Print the whole listing, keeping every line exactly as given.
++++ RECORDS FOR PROCESSING
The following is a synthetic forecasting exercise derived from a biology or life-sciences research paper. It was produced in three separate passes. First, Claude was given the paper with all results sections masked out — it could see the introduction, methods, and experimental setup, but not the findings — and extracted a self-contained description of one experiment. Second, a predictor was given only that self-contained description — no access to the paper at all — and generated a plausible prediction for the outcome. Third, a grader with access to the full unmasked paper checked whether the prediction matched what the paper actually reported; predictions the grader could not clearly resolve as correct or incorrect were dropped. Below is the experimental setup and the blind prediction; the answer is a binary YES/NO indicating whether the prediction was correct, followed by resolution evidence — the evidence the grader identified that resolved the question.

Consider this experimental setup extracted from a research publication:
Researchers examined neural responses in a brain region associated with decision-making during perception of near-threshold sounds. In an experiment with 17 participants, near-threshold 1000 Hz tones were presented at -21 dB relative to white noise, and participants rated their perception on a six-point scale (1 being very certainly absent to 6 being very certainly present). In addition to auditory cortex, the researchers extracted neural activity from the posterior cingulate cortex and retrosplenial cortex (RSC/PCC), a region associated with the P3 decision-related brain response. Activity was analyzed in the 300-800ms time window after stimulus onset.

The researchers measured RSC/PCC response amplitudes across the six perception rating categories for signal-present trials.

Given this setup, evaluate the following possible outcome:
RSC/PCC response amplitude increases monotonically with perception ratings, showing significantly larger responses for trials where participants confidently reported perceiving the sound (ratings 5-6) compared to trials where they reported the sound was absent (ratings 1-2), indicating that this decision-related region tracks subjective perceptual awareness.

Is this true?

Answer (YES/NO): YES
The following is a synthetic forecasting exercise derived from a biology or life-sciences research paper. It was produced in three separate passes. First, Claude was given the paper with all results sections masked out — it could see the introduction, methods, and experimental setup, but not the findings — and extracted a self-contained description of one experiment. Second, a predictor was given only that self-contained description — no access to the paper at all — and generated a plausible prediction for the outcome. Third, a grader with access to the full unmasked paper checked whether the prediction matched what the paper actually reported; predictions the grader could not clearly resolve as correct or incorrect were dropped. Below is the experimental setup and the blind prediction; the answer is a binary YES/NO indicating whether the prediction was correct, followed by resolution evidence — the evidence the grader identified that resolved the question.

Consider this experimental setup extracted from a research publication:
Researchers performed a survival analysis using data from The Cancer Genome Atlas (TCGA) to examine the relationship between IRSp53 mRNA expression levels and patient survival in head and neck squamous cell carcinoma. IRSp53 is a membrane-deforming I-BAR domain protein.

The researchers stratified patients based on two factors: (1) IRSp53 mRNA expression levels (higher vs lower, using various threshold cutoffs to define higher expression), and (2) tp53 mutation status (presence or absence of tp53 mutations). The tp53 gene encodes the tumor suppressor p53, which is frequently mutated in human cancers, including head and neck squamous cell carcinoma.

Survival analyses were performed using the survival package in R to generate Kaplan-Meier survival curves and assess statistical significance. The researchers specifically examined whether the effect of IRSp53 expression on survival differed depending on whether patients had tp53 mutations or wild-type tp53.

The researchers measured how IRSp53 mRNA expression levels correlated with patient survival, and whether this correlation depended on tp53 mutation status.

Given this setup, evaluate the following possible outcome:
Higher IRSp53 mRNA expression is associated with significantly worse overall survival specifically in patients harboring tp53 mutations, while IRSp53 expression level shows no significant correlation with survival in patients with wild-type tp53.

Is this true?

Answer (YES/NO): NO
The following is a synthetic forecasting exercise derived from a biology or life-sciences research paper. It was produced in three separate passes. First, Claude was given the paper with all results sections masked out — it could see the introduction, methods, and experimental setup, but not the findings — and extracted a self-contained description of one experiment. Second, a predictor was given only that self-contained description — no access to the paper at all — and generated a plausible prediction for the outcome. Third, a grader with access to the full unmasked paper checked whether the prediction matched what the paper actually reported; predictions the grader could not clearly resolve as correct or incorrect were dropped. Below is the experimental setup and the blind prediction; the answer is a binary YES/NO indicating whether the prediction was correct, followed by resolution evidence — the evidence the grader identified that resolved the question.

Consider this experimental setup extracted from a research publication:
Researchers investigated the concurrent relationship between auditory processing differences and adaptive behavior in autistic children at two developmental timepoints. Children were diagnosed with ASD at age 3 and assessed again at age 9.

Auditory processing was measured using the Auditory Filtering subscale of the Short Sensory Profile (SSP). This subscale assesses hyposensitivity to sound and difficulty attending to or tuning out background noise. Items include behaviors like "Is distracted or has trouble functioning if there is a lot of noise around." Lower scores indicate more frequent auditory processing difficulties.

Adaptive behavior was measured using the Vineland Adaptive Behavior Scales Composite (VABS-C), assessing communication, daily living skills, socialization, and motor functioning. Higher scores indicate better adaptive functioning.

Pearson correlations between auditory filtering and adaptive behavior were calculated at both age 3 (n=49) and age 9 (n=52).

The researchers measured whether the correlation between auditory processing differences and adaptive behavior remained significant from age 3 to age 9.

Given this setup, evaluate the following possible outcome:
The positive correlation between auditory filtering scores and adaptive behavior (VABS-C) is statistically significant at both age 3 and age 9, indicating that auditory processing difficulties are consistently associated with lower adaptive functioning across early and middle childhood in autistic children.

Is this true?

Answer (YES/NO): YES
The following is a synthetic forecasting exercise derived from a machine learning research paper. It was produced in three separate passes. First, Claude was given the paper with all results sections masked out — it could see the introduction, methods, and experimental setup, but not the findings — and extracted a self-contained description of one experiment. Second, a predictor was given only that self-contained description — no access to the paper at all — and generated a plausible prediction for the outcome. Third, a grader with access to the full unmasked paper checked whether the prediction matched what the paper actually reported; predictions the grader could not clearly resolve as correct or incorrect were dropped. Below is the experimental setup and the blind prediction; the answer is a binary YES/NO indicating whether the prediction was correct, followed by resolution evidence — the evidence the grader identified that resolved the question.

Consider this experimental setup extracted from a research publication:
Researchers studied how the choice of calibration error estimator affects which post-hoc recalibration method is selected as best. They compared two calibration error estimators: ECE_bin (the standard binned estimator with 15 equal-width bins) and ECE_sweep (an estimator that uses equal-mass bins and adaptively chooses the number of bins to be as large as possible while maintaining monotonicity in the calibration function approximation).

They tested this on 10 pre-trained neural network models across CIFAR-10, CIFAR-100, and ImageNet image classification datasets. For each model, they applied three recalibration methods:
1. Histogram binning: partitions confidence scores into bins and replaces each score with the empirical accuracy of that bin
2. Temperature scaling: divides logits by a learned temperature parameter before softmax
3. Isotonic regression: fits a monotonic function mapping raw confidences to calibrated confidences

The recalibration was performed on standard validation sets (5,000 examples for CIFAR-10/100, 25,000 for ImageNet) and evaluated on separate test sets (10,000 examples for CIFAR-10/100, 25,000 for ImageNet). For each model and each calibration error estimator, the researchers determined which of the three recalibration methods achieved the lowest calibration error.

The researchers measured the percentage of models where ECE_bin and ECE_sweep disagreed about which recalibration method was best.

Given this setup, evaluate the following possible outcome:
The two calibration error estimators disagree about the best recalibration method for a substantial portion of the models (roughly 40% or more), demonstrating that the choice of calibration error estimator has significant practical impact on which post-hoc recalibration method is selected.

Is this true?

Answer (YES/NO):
++++++++
## RESULT
The following is a synthetic forecasting exercise derived from a biology or life-sciences research paper. It was produced in three separate passes. First, Claude was given the paper with all results sections masked out — it could see the introduction, methods, and experimental setup, but not the findings — and extracted a self-contained description of one experiment. Second, a predictor was given only that self-contained description — no access to the paper at all — and generated a plausible prediction for the outcome. Third, a grader with access to the full unmasked paper checked whether the prediction matched what the paper actually reported; predictions the grader could not clearly resolve as correct or incorrect were dropped. Below is the experimental setup and the blind prediction; the answer is a binary YES/NO indicating whether the prediction was correct, followed by resolution evidence — the evidence the grader identified that resolved the question.

Consider this experimental setup extracted from a research publication:
Researchers examined neural responses in a brain region associated with decision-making during perception of near-threshold sounds. In an experiment with 17 participants, near-threshold 1000 Hz tones were presented at -21 dB relative to white noise, and participants rated their perception on a six-point scale (1 being very certainly absent to 6 being very certainly present). In addition to auditory cortex, the researchers extracted neural activity from the posterior cingulate cortex and retrosplenial cortex (RSC/PCC), a region associated with the P3 decision-related brain response. Activity was analyzed in the 300-800ms time window after stimulus onset.

The researchers measured RSC/PCC response amplitudes across the six perception rating categories for signal-present trials.

Given this setup, evaluate the following possible outcome:
RSC/PCC response amplitude increases monotonically with perception ratings, showing significantly larger responses for trials where participants confidently reported perceiving the sound (ratings 5-6) compared to trials where they reported the sound was absent (ratings 1-2), indicating that this decision-related region tracks subjective perceptual awareness.

Is this true?

Answer (YES/NO): YES
The following is a synthetic forecasting exercise derived from a biology or life-sciences research paper. It was produced in three separate passes. First, Claude was given the paper with all results sections masked out — it could see the introduction, methods, and experimental setup, but not the findings — and extracted a self-contained description of one experiment. Second, a predictor was given only that self-contained description — no access to the paper at all — and generated a plausible prediction for the outcome. Third, a grader with access to the full unmasked paper checked whether the prediction matched what the paper actually reported; predictions the grader could not clearly resolve as correct or incorrect were dropped. Below is the experimental setup and the blind prediction; the answer is a binary YES/NO indicating whether the prediction was correct, followed by resolution evidence — the evidence the grader identified that resolved the question.

Consider this experimental setup extracted from a research publication:
Researchers performed a survival analysis using data from The Cancer Genome Atlas (TCGA) to examine the relationship between IRSp53 mRNA expression levels and patient survival in head and neck squamous cell carcinoma. IRSp53 is a membrane-deforming I-BAR domain protein.

The researchers stratified patients based on two factors: (1) IRSp53 mRNA expression levels (higher vs lower, using various threshold cutoffs to define higher expression), and (2) tp53 mutation status (presence or absence of tp53 mutations). The tp53 gene encodes the tumor suppressor p53, which is frequently mutated in human cancers, including head and neck squamous cell carcinoma.

Survival analyses were performed using the survival package in R to generate Kaplan-Meier survival curves and assess statistical significance. The researchers specifically examined whether the effect of IRSp53 expression on survival differed depending on whether patients had tp53 mutations or wild-type tp53.

The researchers measured how IRSp53 mRNA expression levels correlated with patient survival, and whether this correlation depended on tp53 mutation status.

Given this setup, evaluate the following possible outcome:
Higher IRSp53 mRNA expression is associated with significantly worse overall survival specifically in patients harboring tp53 mutations, while IRSp53 expression level shows no significant correlation with survival in patients with wild-type tp53.

Is this true?

Answer (YES/NO): NO
The following is a synthetic forecasting exercise derived from a biology or life-sciences research paper. It was produced in three separate passes. First, Claude was given the paper with all results sections masked out — it could see the introduction, methods, and experimental setup, but not the findings — and extracted a self-contained description of one experiment. Second, a predictor was given only that self-contained description — no access to the paper at all — and generated a plausible prediction for the outcome. Third, a grader with access to the full unmasked paper checked whether the prediction matched what the paper actually reported; predictions the grader could not clearly resolve as correct or incorrect were dropped. Below is the experimental setup and the blind prediction; the answer is a binary YES/NO indicating whether the prediction was correct, followed by resolution evidence — the evidence the grader identified that resolved the question.

Consider this experimental setup extracted from a research publication:
Researchers investigated the concurrent relationship between auditory processing differences and adaptive behavior in autistic children at two developmental timepoints. Children were diagnosed with ASD at age 3 and assessed again at age 9.

Auditory processing was measured using the Auditory Filtering subscale of the Short Sensory Profile (SSP). This subscale assesses hyposensitivity to sound and difficulty attending to or tuning out background noise. Items include behaviors like "Is distracted or has trouble functioning if there is a lot of noise around." Lower scores indicate more frequent auditory processing difficulties.

Adaptive behavior was measured using the Vineland Adaptive Behavior Scales Composite (VABS-C), assessing communication, daily living skills, socialization, and motor functioning. Higher scores indicate better adaptive functioning.

Pearson correlations between auditory filtering and adaptive behavior were calculated at both age 3 (n=49) and age 9 (n=52).

The researchers measured whether the correlation between auditory processing differences and adaptive behavior remained significant from age 3 to age 9.

Given this setup, evaluate the following possible outcome:
The positive correlation between auditory filtering scores and adaptive behavior (VABS-C) is statistically significant at both age 3 and age 9, indicating that auditory processing difficulties are consistently associated with lower adaptive functioning across early and middle childhood in autistic children.

Is this true?

Answer (YES/NO): YES
The following is a synthetic forecasting exercise derived from a machine learning research paper. It was produced in three separate passes. First, Claude was given the paper with all results sections masked out — it could see the introduction, methods, and experimental setup, but not the findings — and extracted a self-contained description of one experiment. Second, a predictor was given only that self-contained description — no access to the paper at all — and generated a plausible prediction for the outcome. Third, a grader with access to the full unmasked paper checked whether the prediction matched what the paper actually reported; predictions the grader could not clearly resolve as correct or incorrect were dropped. Below is the experimental setup and the blind prediction; the answer is a binary YES/NO indicating whether the prediction was correct, followed by resolution evidence — the evidence the grader identified that resolved the question.

Consider this experimental setup extracted from a research publication:
Researchers studied how the choice of calibration error estimator affects which post-hoc recalibration method is selected as best. They compared two calibration error estimators: ECE_bin (the standard binned estimator with 15 equal-width bins) and ECE_sweep (an estimator that uses equal-mass bins and adaptively chooses the number of bins to be as large as possible while maintaining monotonicity in the calibration function approximation).

They tested this on 10 pre-trained neural network models across CIFAR-10, CIFAR-100, and ImageNet image classification datasets. For each model, they applied three recalibration methods:
1. Histogram binning: partitions confidence scores into bins and replaces each score with the empirical accuracy of that bin
2. Temperature scaling: divides logits by a learned temperature parameter before softmax
3. Isotonic regression: fits a monotonic function mapping raw confidences to calibrated confidences

The recalibration was performed on standard validation sets (5,000 examples for CIFAR-10/100, 25,000 for ImageNet) and evaluated on separate test sets (10,000 examples for CIFAR-10/100, 25,000 for ImageNet). For each model and each calibration error estimator, the researchers determined which of the three recalibration methods achieved the lowest calibration error.

The researchers measured the percentage of models where ECE_bin and ECE_sweep disagreed about which recalibration method was best.

Given this setup, evaluate the following possible outcome:
The two calibration error estimators disagree about the best recalibration method for a substantial portion of the models (roughly 40% or more), demonstrating that the choice of calibration error estimator has significant practical impact on which post-hoc recalibration method is selected.

Is this true?

Answer (YES/NO):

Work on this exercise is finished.